**DATA PROVIDED**:
━━━━━━

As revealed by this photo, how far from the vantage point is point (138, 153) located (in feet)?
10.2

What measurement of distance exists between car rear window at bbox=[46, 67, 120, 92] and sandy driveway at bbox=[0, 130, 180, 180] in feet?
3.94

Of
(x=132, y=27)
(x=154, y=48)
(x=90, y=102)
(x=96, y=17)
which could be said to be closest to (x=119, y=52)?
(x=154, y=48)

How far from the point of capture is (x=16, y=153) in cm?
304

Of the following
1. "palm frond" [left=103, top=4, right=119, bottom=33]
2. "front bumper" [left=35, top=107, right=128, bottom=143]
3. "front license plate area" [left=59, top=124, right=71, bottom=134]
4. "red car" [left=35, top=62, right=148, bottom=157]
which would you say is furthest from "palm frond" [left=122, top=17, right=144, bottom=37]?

━━━━━━

Update the stretch of rows from the line containing "Of the following" through the end of the rows, replacing "furthest" with "farthest" and leaving all else unchanged. Provide only those lines.

**TASK ANSWER**:
Of the following
1. "palm frond" [left=103, top=4, right=119, bottom=33]
2. "front bumper" [left=35, top=107, right=128, bottom=143]
3. "front license plate area" [left=59, top=124, right=71, bottom=134]
4. "red car" [left=35, top=62, right=148, bottom=157]
which would you say is farthest from "palm frond" [left=122, top=17, right=144, bottom=37]?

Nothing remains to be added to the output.